***** Extrait choisi *****
C’était un précurseur, jugez plutôt :

Les vertus thérapeutiques du rire
Sont très sérieusement reconnues par la science médicale aujourd’hui, tant pour les enfants malades que pour les traitements des maladies cardio-vasculaires par exemple.

Norman Cousins, un journaliste américain atteint d’une maladie dégénérative très douloureuse, le découvre sur lui-même en 1964 et fait date dans les thérapies médicales à partir de sa publication d’un article en 1979 sur ce sujet. Il fait toujours référence aujourd’hui. (Anatomy of an Illness as Perceived by the Patient.)

Norman Cousins visionnait volontairement des films comiques qui le faisaient beaucoup rire. Il observa les effets physiologiques qui s’ensuivaient: il souffrait moins et pouvait dormir.

Depuis lors les neurosciences se sont penchées sur la question et continuent ces recherches très sérieuses et prometteuses.

L’activité physique du rire est libératoire, libératrice d’endorphines, analgésique, elle masse les côtes et le diaphragme, oxygène le sang, diminue le stress, augmente l’immunité et muscle les abdominaux ! Elle accroît l’optimisme et favorise l’insertion sociale.

« Le rire est le meilleur désinfectant du foie » avait pour sa part dit Malcom de Chazal 1902-1981). En tout cas, rire évite de se faire trop de bile… !

Une aide existentielle
« La plus perdue de toutes les journées est celle où l’on n’a pas ri » nous dit le philosophe du 18e siècle Chamfort (Maximes et réflexions). C’est une phrase qui semble extrême, mais qui laisse songeur si l’on s’y attarde… Nous avons tous traversé des journées tristes ou terribles pendant lesquelles rire était impossible. Elles sont perdues pour le bonheur.
*****
__Exercices à traiter__.
(a) Répondez à ces questions sur l'extrait consacré au rire :
(i) En quelle année Norman Cousins a-t-il publié son article sur le sujet ?
(ii) Quel genre de films regardait-il volontairement ?
(iii) D'après Chamfort, quelle est la plus perdue de toutes les journées ?
(b) Poursuivez l'extrait consacré au rire après sa dernière phrase.
Les enregistrements n'ont aucun lien avec l'extrait.
***** Enregistrements de données *****
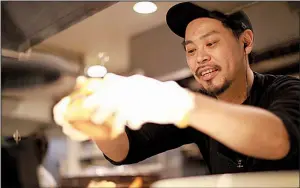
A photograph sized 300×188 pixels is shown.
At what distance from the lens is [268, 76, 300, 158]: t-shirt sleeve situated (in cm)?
83

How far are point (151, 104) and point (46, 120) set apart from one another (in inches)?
11.0

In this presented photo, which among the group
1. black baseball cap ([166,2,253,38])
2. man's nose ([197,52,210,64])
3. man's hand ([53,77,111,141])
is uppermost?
black baseball cap ([166,2,253,38])

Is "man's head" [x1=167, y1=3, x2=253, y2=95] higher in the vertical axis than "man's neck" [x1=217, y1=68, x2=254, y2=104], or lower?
higher

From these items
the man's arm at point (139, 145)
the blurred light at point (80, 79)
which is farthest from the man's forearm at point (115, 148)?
the blurred light at point (80, 79)

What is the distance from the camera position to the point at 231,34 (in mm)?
941

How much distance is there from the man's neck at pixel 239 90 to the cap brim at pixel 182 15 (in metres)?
0.16

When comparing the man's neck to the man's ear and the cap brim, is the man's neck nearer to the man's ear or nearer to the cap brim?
the man's ear

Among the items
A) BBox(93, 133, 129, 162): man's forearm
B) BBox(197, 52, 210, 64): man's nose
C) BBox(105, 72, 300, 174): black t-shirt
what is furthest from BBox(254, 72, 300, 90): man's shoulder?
Result: BBox(93, 133, 129, 162): man's forearm

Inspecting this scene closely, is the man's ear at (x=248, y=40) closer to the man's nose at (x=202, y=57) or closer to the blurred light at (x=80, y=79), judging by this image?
the man's nose at (x=202, y=57)

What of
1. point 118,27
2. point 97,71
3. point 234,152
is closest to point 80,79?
point 97,71

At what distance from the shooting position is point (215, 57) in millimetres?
934

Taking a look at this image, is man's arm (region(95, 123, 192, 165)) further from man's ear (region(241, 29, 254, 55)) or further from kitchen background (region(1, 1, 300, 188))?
man's ear (region(241, 29, 254, 55))

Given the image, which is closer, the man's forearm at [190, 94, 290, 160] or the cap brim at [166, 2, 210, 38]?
the man's forearm at [190, 94, 290, 160]

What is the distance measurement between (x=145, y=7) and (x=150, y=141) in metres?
0.32
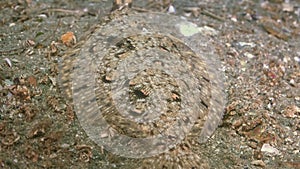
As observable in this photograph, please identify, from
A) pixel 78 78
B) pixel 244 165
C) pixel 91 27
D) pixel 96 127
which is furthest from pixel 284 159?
pixel 91 27

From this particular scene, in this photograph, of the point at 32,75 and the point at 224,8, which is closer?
the point at 32,75

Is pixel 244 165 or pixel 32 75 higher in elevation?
pixel 32 75

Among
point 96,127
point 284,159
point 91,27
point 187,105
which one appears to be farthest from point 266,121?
point 91,27

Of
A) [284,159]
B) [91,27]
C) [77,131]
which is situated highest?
[91,27]

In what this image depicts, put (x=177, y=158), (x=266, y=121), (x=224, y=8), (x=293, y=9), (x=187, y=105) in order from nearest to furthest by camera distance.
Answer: (x=177, y=158) < (x=187, y=105) < (x=266, y=121) < (x=224, y=8) < (x=293, y=9)

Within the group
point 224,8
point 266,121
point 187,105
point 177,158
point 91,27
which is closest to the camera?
point 177,158

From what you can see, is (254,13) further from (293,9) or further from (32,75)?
(32,75)

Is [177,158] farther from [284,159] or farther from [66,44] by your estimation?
[66,44]

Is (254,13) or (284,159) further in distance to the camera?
(254,13)

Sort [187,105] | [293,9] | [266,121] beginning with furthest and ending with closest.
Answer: [293,9]
[266,121]
[187,105]

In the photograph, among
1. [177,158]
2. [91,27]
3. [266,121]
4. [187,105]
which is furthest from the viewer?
[91,27]
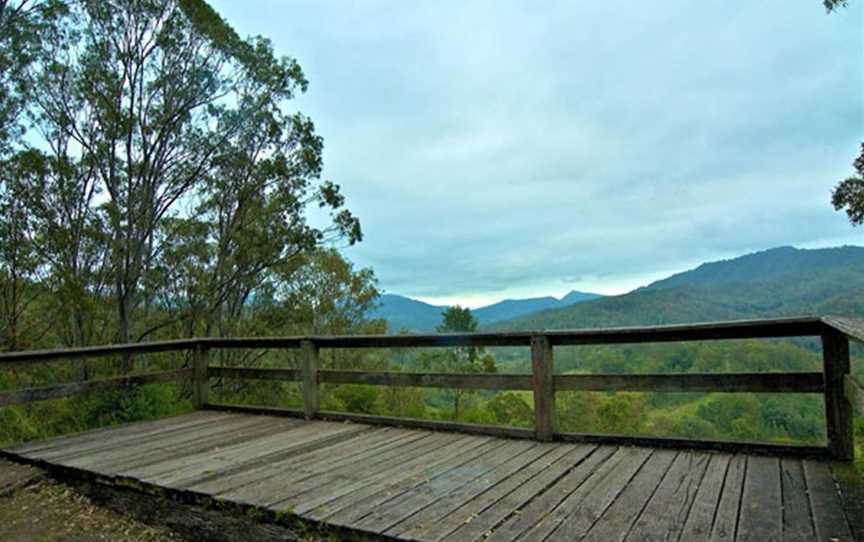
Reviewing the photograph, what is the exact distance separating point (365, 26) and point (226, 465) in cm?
852

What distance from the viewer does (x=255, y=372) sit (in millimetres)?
5285

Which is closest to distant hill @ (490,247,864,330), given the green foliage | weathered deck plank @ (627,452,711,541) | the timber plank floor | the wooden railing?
Result: the green foliage

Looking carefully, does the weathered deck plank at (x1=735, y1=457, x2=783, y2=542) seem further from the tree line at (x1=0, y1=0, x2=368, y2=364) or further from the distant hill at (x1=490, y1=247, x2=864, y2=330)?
the distant hill at (x1=490, y1=247, x2=864, y2=330)

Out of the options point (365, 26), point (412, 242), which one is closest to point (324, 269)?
point (412, 242)

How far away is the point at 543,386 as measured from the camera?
3.83 meters

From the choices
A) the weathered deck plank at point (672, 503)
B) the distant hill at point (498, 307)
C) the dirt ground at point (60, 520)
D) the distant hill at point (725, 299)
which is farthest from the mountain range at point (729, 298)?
the weathered deck plank at point (672, 503)

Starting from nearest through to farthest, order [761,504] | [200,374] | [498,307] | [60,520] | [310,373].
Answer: [761,504], [60,520], [310,373], [200,374], [498,307]

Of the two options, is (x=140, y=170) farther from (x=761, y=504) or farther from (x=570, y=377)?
→ (x=761, y=504)

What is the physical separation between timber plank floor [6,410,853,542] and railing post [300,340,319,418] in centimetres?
64

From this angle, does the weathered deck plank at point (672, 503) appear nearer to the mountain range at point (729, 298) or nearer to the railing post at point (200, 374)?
*****
__Corrigé des exercices__.
(a)
(i) En 1979.
(ii) Des films comiques qui le faisaient beaucoup rire.
(iii) Celle où l'on n'a pas ri.

(b)
Paradoxalement, cela demande beaucoup de courage de rire dans certaines circonstances : il faut prendre du recul et prendre sur soi, transformer du lourd, de la gravité, en légèreté. Mais ça en vaut la peine, si on en a la force, car ça dédramatise, ça donne une autre lecture de la réalité qui nous accable. Ce n’est hélas pas toujours possible. Mais on peut essayer, comme l’avait fait fait Norman Cousins de s’appuyer sur les autres pour nous faire rire à nouveau, et relancer la machine vers plus d’espoir…

Humour et humoristes
« C’est une étrange entreprise que celle de faire rire les honnêtes gens. » (Molière, 1622-1673)
« L’humoriste, c’est un homme de bonne mauvaise humeur. »(Jules Renard, 1864-1910)

Aujourd’hui, comme naguère, les humoristes nous sont nécessaires, ils nous font du bien. Ils dessinent, parlent, se filment, écrivent pour notre plus grand plaisir. Ils sont les « fous des rois », ceux qui osent dire tout haut ce que nous pensons parfois tout bas, ou qui nous ouvrent les yeux sur des réalités difficiles, illustrant ainsi souvent cette pensée:

« La vérité est dans le rire » (Mme de Girardin, Lettres parisiennes, 19.07.1837)

En tout cas, le rire est souvent nécessaire pour enrober la critique et dorer une pilule que certains pouvoirs n’avalent pas (ou plus) toujours bien. Aux Etats-Unis, les humoristes ont davantage de marge de manœuvre pour s’exprimer franchement que bien des journalistes…

Enfin, comme le dit Raymond Queneau, parfois aussi « l’humour est une tentative pour décaper les grands sentiments de leur connerie ».
Si l’on associe cette déclaration à la célèbre définition de l’infini d’Einstein (« Deux choses sont infinies: l’Univers et la bêtise humaine. Mais en ce qui concerne l’Univers, je n’en ai pas encore la certitude absolue »), les humoristes auront encore longtemps matière à nous faire rire…

Alors gardons les Pieds sur Terre et nos zygomatiques en exercice, trouvons chaque fois que c’est possible, le moyen de rire un peu, beaucoup, passionnément !
Il n’y a pas de mal à se faire du bien, rions ! Parce que, comme le dit un auteur anonyme dans cette bible du rire qu’est le livre de Jean-Marie Gourio 10.000 brèves de comptoir : « la galère, j’aurais pas pu, t’es toujours assis dans le sens contraire de la marche ! »

Véronique Dreyfuss-Pagano
* Spécialisée dans les domaines de communication interhumaine, de proxémie et de développement durable, Véronique Dreyfuss Pagano est professeur de géographie et de littérature à Lausanne, en Suisse. Mettre la pensée systémique au service de la résolution de problèmes complexes dans les sciences humaines est l’une de ses activités.